◆ **What you should do**:
Rewrite the passage on Lindenthal's bridge plans, everything from "Lindenthal may have" down to "in his lifetime.", putting "stone" in place of "masonry".

Lindenthal may have been able on paper to wrap his steel towers in masonry in the hopes of preserving them for thousands of years, but he would have had to make many other pragmatic modifications to his great bridge if he had hoped to see it begun in his lifetime.
After the Hell Gate and Sciotoville spans were complete, Lindenthal had returned in earnest to the related issues of the North River Bridge and the “port problem of New York.” In 1918, during an “exceptionally severe winter,” in which New York was cut off from coal and food supplies by a frozen Hudson River, he issued a privately printed pamphlet reiterating much of what he had written three decades earlier, but he was no longer advocating a railroad bridge only—he was now predicting that six million cars per year would also pass over such a bridge. With an uncharacteristic dropping of the definite article, he anticipated “the slowing up and congestion of vehicles at ends of bridge for the purpose of paying toll,” and suggested making the bridge free for highway traffic to avoid the problem. He had come to recognize the motor vehicle as something to be taken into account, but did not see it as a source of revenue. This was especially curious since he repeatedly pointed out that finances, not engineering, were the impediment to progress with his bridge plans. He felt the times were still not right financially, however, and “it would be folly even to think of starting construction and diverting capital to it until a year or two after the war—whenever that may be.” The great toll bridges, like the one across the Delaware at Philadelphia, were still a few years away.

◆ **Data section**:
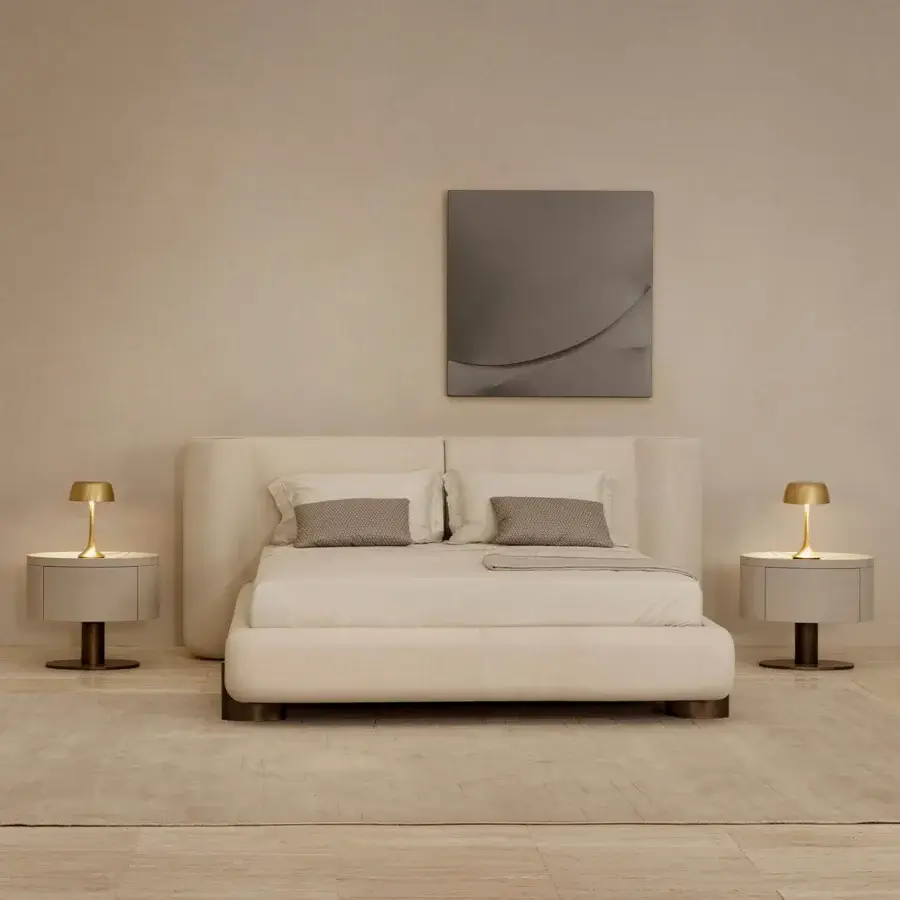 Superior Rugiano Anais bed with a rounded headboard and plush frame upholstered in neutral beige fabric with bronzed brass details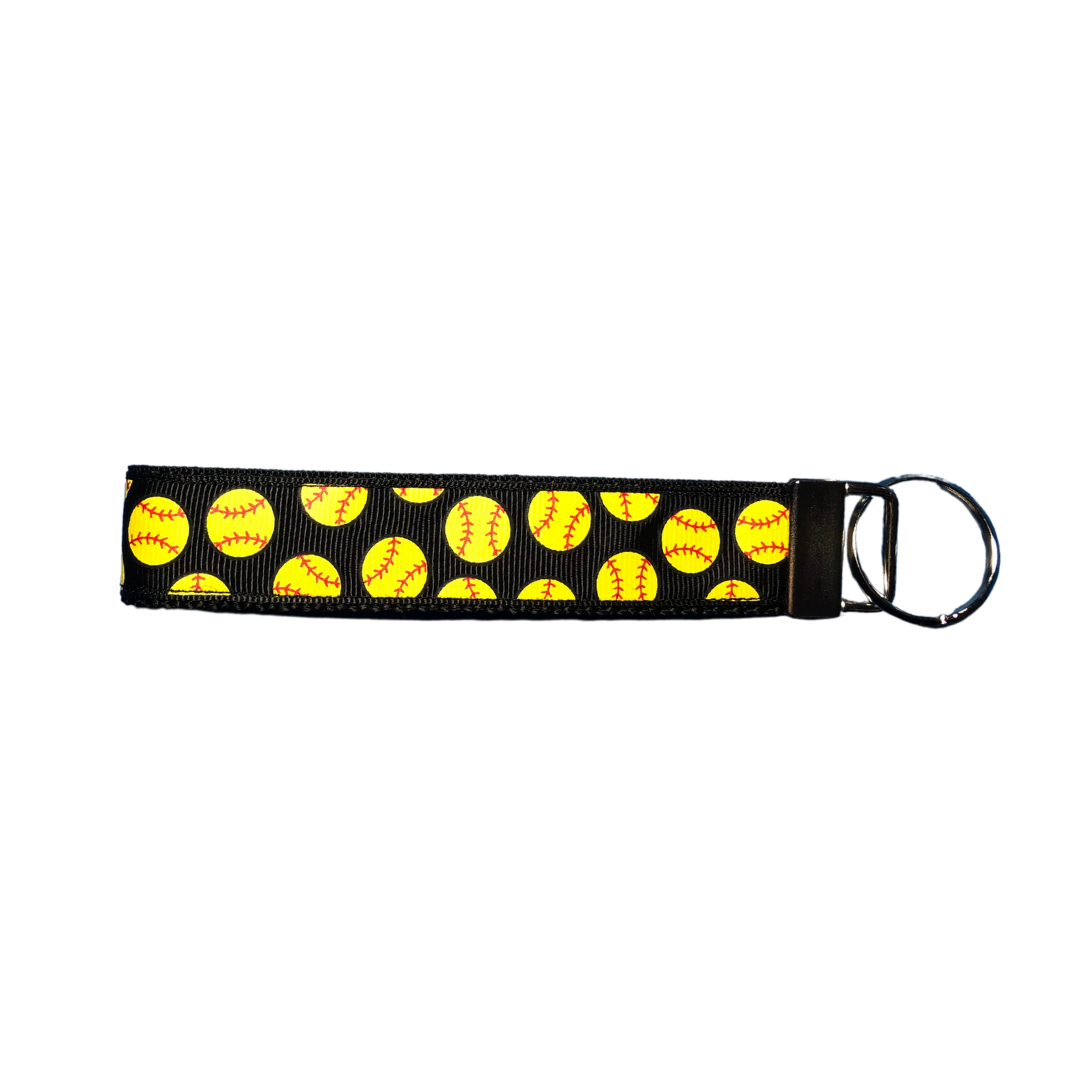 black softball keychain wristlet with yellow softballs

◆ **Answer to the exercise**:
Lindenthal may have been able on paper to wrap his steel towers in stone in the hopes of preserving them for thousands of years, but he would have had to make many other pragmatic modifications to his great bridge if he had hoped to see it begun in his lifetime.